- _Task requirements_:
**A.** Decide whether each statement below agrees with the PTG passage. Answer yes or no for each, and quote the exact words of the passage that settle it.
(i) Tedeschi and Calhoun's model treats emotional distress as a crucial driver of PTG.
(ii) Groarke et al. (2017) measured PTG at twelve months post-diagnosis.
(iii) Tomich and Helgeson (2012) found that PTG predicted lower emotional distress at follow-up.
**B.** According to the PTG passage, what three components did the intervention program of Choi et al. (2022) incorporate?
**C.** Write a continuation of the PTG passage that begins after its final sentence.

- _Source extract_:
------------------------------------------------------------------------

Current literature presents mixed findings regarding whether distress impedes or facilitates PTG (Casellas-Grau et al., 2017). Tedeschi and Calhoun's functional-descriptive model suggests that emotional distress is a crucial driver for the development of PTG (Tedeschi & Calhoun, 2004). According to this model, emotional distress triggers cognitive reappraisal of the traumatic experience, driving patients to find personally meaningful interpretations of their cancer experience, thereby fostering psychological growth. Supporting this theory, some studies have shown that distress predicts higher levels of PTG (McDonough, Sabiston & Wrosch, 2014; Romeo et al., 2020). Conversely, other researchers have argued that severe distress in cancer patients may disrupt cognitive reappraisal and meaning-making processes, thereby impeding the development of PTG. Consistent with this perspective, some longitudinal studies have found that lower levels of distress are associated with higher levels of PTG over time (Holtmaat, van der Spek, Cuijpers, Leemans & Verdonck-de Leeuw, 2017; Nik Jaafar et al., 2022). Furthermore, a few studies on individuals who have experienced other types of trauma have observed a curvilinear relationship between stress and PTG (McCaslin et al., 2009; Shakespeare-Finch & Lurie-Beck, 2014). Specifically, a moderate level of stress may motivate individuals to seek meaning and facilitate PTG. In contrast, severe stress may hinder PTG by impairing an individual's ability to engage in adaptive cognitive reappraisal.

Empirical research on the longitudinal impact of PTG on distress among cancer patients remains limited, and the few existing studies have yielded inconsistent findings. For instance, in a longitudinal observational study, Groarke et al. (2017) demonstrated that PTG measured at six months post-diagnosis predicted lower stress levels at 12-month and 18-month follow-ups among breast cancer survivors. Additionally, interventions aimed at fostering psychological growth or meaning-making among cancer patients have shown benefits in reducing distress, providing indirect evidence for the potential longitudinal impact of PTG in alleviating distress. For example, Choi et al. (2022) implemented a PTG intervention program among 74 breast cancer patients, incorporating writing disclosure, self-reflection, and peer support groups. Their results indicated that participants in the intervention group experienced significantly lower levels of anxiety and depression compared to those in the control group. Similarly, in a randomized controlled trial involving cancer patients who had completed primary treatment, van der Spek et al. (2017) found that meaning-centered group psychotherapy—focused on deriving meaning from the cancer experience—was associated with greater reductions in depression compared to both supportive group psychotherapy without meaning-related topics and a care-as-usual group. However, contrasting findings have emerged from other longitudinal observational studies. For example, research involving patients with breast, lung, or colorectal cancer failed to identify a significant predictive relationship between PTG and subsequent emotional distress at follow-up assessments (Tomich & Helgeson, 2012; Wang, Chang, Chen, Chen & Hsu, 2014).

------------------------------------------------------------------------

- _Data extracts_:

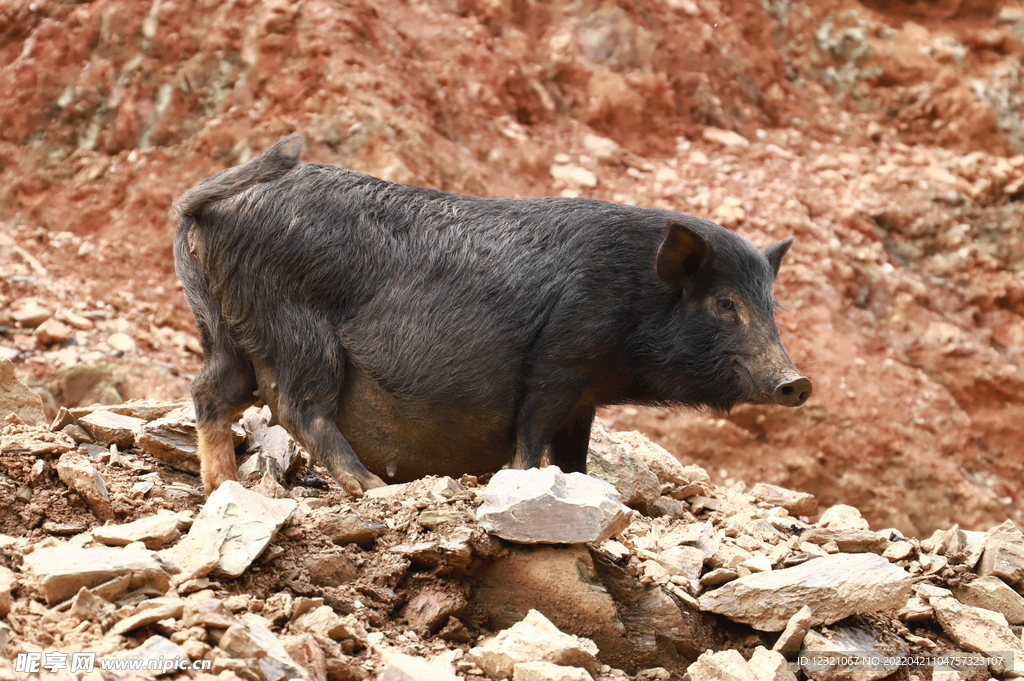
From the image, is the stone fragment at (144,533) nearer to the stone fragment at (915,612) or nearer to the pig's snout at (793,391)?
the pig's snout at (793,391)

------------------------------------------------------------------------

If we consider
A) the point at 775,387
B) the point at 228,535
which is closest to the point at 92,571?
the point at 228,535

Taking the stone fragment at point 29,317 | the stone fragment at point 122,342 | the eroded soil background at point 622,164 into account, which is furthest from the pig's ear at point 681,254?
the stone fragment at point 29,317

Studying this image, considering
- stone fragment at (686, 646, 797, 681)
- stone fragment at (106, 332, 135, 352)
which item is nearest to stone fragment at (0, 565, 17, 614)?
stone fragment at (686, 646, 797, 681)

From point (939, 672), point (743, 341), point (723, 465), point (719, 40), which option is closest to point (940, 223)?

------------------------------------------------------------------------

- _Exercise results_:
**A.**
(i) Yes: "Tedeschi and Calhoun's functional-descriptive model suggests that emotional distress is a crucial driver for the development of PTG"
(ii) No: "PTG measured at six months post-diagnosis"
(iii) No: "failed to identify a significant predictive relationship between PTG and subsequent emotional distress at follow-up assessments"

**B.** Writing disclosure, self-reflection, and peer support groups.

**C.**
Several plausible reasons may explain these inconsistent findings. First, different types of distress may uniquely influence individuals’ cognitive reappraisal and meaning-making processes, leading to varied associations with PTG (Groarke et al., 2017). Second, individuals from diverse socioeconomic backgrounds may interpret distress and traumatic experiences differently (Wu et al., 2019), potentially altering the relationship between distress and PTG. Third, cancer patients at different stages of treatment and recovery may appraise distress and trauma in distinct ways, which could modify the relationship between distress and PTG. Therefore, it is essential to investigate further the longitudinal association between PTG and various types of distress across different cancer patient populations and explore how individual differences may impact this relationship.

Theoretical frameworks of PTG suggest that PTG emerges from an individual's cognitive coping, psychosocial adaptation, and search for meaning, processes that typically require a significant period after the trauma (Janoff-Bulman, Frantz, Power, & Brewin, 1997; Tedeschi & Calhoun, 2004). Consequently, most studies on cancer-related PTG have focused on cancer patients who have completed major treatment or are months or years into their treatment (Liu et al., 2020). To date, no research has explored the relationship between distress and PTG in patients undergoing neoadjuvant immunotherapy. However, it is important to note that cancer patients undergoing neoadjuvant therapy face unique stress-coping challenges, and the relationship between distress and PTG in this group may differ from that in patients receiving systemic treatment or those in the post-treatment recovery stage. Neoadjuvant immunotherapy is a relatively novel treatment strategy involving administering immunotherapy agents before surgery to reduce the size of cancerous tumors and improve surgical outcomes. This approach offers an early opportunity to target micrometastatic disease and strengthen the patient's immune system, potentially lowering the risk of recurrence after surgery (Topalian, Taube & Pardoll, 2020; Uprety, Mandrekar, Wigle, Roden & Adjei, 2020). Neoadjuvant immunotherapy typically involves several 21-day treatment cycles before surgery, making this “waiting period” particularly challenging for patients. During this time, patients may experience heightened stress from various sources. First, because neoadjuvant immunotherapy is a precursor to surgery, patients may feel anxious about the effectiveness of the therapy, which directly influences their eligibility for surgery. Second, unlike patients receiving systemic treatment, patients undergoing neoadjuvant therapy may face significant concerns about the anticipated success of surgery and the associated risks. Furthermore, these feelings of uncertainty are frequently compounded by increased worries about potential disease progression during the “waiting period”.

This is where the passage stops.